By David M. Greenwald
While the densification and added residential housing in the downtown plan has gotten most of the attention, one of the big focuses on the Downtown Davis Specific Plan is adding public spaces.
One of the clear goals: “Enhance Davis’ walkable character with an exemplary public realm and public spaces that, together, function as outdoor rooms, in response to Davis’ excellent climate.”
Writes the draft plan: “A successful public space need not be very large or elaborately designed. Trees, seating, lighting and activities, such as food trucks, are enough to create a vibrant community gathering space.”
Goal five notes: “An active and inclusive public realm that promotes civic engagement and health.”
Among the guiding policies: “Establish a new public space and center for Downtown that is centrally located and programmatically different from Central Park, with supporting retail, civic, and cultural uses and activities.”
What was not planned in the past year is what has evolved on G Street and also in the E Street Plaza—Open Air Davis. It has probably helped that this has been a milder year with relatively little rainfall, but once we dropped back into the purple tier and businesses could resume outdoor operations, things have livened up.
During a time when restaurants were not allowed to operate inside, Open Air Davis allowed key restaurants that normally didn’t have patio access to be able to serve a dine-in crowd—just outside, where people could socially distance and where air circulation was not a threat to public health.
The city has in a makeshift way created a relatively vibrant enclave on G Street. The city told the Vanguard that they had not really thought of doing this before, but that necessity becomes the need to be innovative.
Now a key question: Should the city consider making this permanent? Or should the city incorporate the idea of an outdoor gathering area that caters to bars and restaurants as a feature of the new downtown plan?
As someone who works on G Street, I find the atmosphere which previously contained the bustle of vehicular traffic onto the narrow G Street and a few businesses to be okay, but this has the opportunity to be dynamic—especially once standards are relaxed. Imagine a more permanent plaza arrangement with vegetation, eateries, perhaps some outdoor dining, and maybe even small music or other entertainment?
It could be boon for the downtown and those businesses on G Street.
The downside? Probably the loss of 40 or so parking spaces—right now not a big deal, but perhaps, come a more normal climate, a problem.
The traffic is blocked on the block between Second and Third Streets on G Street, but G Street was never a great arterial. E and F Streets generally serve the north-south traffic and Second and Third Streets remain open and accessible.
There of course have been some hiccups.
A week ago the big tent got taken down because of a large gathering that caught the attention of authorities.
“The City is aware of a large gathering that took place this past weekend at one of the downtown tent sites contrary to COVID-19 safety protocols. City staff met this week with the Davis Downtown Business Association leaders to address changes,” the city announced.
The city replaced the large tent with two smaller ones—which probably is better anyway.
“The gathering that took place was clearly unacceptable, and these changes to the downtown tent areas are necessary to prevent gatherings like we saw this past weekend,” said Police Chief Darren Pytel. “We ask the public to continue to abide by State and County COVID-19 rules for their own safety and for the safety of the community.
“The City is trying to help downtown businesses during the pandemic by allowing the flexible use of outdoor space, but public health has to come first” said Vice Mayor Lucas Frerichs. “All tented areas will now be assigned as temporary-use permit spaces where businesses are responsible for space management, cleanliness and alcohol use. We appreciate the continued collaboration with Davis Downtown as we work through these community safety issues.”
These are of course temporary problems. At some point large gatherings will not represent the threat they do right now.
Of course, the location of these plazas and open air dining and potential for entertainment does not have to occur on G Street. But to me it makes a lot of sense. The space seemed underutilized and this has the potential to revitalize the entire block, not to mention change the entire atmosphere of the downtown.
Everyone says no to new changes until those changes are forced on us. Now let us think long and hard about how to take advantage of this moment.

[REQUIREMENT 1]
For the Davis downtown article above, decide whether each statement agrees with it, answering yes or no and quoting the deciding words: (a) Closing part of G Street costs about 40 parking spaces. (b) The city swapped the large tent for three smaller tents. (c) Traffic is blocked on G Street between First and Second Streets.
[REQUIREMENT 2]
Repeat word for word the passage of the Davis downtown article between "The downside? Probably" and "the city announced.", inclusive.

[SUPPLIED RECORDS]
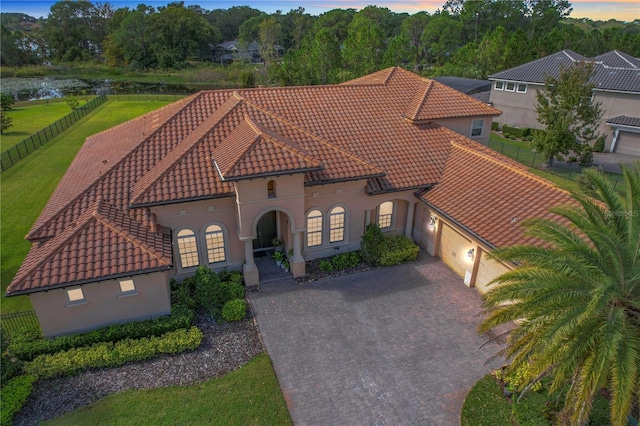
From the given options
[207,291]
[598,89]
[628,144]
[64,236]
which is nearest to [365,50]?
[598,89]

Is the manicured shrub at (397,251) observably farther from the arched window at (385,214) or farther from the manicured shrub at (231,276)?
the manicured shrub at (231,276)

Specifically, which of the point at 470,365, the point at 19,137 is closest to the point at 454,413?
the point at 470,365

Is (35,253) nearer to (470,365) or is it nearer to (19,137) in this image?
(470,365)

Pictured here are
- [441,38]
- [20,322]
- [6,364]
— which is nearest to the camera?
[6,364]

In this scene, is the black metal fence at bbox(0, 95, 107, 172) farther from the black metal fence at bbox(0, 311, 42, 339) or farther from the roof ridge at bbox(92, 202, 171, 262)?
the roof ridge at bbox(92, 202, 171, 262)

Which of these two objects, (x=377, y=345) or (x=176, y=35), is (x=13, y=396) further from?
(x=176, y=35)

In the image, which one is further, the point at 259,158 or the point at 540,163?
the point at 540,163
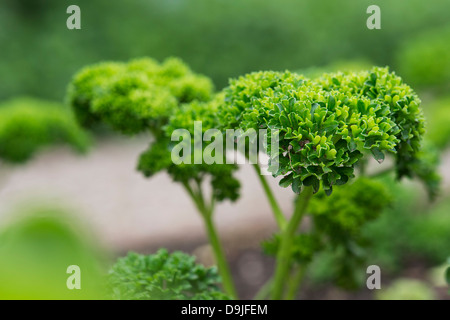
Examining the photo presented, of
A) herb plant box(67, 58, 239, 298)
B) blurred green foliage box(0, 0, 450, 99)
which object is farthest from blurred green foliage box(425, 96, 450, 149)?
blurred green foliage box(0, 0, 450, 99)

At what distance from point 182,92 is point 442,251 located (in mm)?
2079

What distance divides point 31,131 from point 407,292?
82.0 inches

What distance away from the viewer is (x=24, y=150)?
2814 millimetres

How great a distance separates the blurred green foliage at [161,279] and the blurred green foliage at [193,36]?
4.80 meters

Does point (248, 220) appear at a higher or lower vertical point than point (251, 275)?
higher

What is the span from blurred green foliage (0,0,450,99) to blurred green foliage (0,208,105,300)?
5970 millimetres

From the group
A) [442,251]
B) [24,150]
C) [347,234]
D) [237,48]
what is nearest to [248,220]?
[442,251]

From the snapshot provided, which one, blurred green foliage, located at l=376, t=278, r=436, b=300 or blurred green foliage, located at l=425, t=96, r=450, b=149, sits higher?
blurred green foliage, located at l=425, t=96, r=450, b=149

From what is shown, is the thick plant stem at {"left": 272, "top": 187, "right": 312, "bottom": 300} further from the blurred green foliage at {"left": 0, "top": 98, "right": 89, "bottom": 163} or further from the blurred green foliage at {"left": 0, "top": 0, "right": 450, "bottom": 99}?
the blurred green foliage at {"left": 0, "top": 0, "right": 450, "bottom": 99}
* * *
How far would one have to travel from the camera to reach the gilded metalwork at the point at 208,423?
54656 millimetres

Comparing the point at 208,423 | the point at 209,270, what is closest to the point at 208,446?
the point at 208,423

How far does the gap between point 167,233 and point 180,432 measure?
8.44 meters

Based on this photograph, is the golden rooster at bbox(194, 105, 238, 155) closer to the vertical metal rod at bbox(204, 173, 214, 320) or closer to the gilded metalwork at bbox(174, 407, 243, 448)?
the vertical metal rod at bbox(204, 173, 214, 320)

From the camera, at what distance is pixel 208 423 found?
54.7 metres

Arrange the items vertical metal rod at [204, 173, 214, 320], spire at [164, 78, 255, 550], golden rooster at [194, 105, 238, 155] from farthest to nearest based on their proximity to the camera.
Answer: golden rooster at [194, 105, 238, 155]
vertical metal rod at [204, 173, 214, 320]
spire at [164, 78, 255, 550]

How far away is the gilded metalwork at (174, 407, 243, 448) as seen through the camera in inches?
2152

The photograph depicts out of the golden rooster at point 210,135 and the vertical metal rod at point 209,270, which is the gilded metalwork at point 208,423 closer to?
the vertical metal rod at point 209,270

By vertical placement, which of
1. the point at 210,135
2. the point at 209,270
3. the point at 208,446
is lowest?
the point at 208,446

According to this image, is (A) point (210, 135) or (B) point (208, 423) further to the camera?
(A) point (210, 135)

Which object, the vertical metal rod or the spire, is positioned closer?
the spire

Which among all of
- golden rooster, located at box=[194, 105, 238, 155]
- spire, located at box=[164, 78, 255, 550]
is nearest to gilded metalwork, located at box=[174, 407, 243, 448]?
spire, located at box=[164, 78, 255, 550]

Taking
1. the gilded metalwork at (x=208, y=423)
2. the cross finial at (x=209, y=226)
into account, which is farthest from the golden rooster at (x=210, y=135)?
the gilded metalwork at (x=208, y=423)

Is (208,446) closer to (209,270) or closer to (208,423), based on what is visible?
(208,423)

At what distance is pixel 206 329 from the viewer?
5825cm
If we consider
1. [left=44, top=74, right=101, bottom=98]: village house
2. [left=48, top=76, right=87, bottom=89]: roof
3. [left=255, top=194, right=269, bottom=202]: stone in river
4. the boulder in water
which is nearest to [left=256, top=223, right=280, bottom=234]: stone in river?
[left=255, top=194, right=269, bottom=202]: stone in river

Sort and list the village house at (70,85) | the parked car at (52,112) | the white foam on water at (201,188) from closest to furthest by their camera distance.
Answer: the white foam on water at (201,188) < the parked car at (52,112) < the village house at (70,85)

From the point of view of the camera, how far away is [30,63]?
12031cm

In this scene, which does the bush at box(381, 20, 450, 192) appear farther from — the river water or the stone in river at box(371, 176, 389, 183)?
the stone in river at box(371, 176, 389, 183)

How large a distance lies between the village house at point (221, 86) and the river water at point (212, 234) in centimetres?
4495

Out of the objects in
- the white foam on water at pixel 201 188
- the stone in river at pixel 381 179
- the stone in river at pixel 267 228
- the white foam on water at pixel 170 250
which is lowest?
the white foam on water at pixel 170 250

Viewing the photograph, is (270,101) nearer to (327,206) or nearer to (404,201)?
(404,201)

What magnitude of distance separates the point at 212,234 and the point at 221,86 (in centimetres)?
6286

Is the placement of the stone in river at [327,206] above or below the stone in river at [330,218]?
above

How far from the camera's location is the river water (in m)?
--
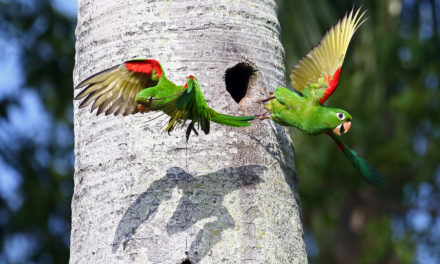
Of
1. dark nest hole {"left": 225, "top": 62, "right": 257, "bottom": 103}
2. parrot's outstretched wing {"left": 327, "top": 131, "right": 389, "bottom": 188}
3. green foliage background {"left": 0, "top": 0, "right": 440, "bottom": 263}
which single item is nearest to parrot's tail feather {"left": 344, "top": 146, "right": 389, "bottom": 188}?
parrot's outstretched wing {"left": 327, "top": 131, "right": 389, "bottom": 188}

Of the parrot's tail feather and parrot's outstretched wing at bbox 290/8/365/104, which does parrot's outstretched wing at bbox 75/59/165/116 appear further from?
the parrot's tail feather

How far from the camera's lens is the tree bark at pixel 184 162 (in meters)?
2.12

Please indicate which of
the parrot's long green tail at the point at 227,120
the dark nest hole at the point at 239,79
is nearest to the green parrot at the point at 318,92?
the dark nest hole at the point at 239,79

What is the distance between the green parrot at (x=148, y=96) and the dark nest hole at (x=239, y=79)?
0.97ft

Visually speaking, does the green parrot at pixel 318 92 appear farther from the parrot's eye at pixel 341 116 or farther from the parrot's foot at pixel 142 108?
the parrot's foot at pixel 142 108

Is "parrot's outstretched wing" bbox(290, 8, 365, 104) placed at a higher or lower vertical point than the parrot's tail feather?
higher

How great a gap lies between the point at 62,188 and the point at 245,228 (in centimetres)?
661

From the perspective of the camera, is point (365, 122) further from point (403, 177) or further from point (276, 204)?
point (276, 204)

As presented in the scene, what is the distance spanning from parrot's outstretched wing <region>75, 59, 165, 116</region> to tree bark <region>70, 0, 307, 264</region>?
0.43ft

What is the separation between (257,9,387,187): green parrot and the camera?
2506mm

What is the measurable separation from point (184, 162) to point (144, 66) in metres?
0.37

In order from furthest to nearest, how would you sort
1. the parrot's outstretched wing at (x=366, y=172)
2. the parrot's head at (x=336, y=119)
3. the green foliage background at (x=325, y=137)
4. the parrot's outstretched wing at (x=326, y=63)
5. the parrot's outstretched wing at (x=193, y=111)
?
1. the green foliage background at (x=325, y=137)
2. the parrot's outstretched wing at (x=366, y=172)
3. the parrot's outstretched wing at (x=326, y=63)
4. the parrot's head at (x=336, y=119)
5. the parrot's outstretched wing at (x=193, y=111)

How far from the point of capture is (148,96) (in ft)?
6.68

[EXERCISE RESULT 1]
(a) Yes: "Probably the loss of 40 or so parking spaces"
(b) No: "The city replaced the large tent with two smaller ones"
(c) No: "The traffic is blocked on the block between Second and Third Streets on G Street"

[EXERCISE RESULT 2]
The downside? Probably the loss of 40 or so parking spaces—right now not a big deal, but perhaps, come a more normal climate, a problem.
The traffic is blocked on the block between Second and Third Streets on G Street, but G Street was never a great arterial. E and F Streets generally serve the north-south traffic and Second and Third Streets remain open and accessible.
There of course have been some hiccups.
A week ago the big tent got taken down because of a large gathering that caught the attention of authorities.
“The City is aware of a large gathering that took place this past weekend at one of the downtown tent sites contrary to COVID-19 safety protocols. City staff met this week with the Davis Downtown Business Association leaders to address changes,” the city announced.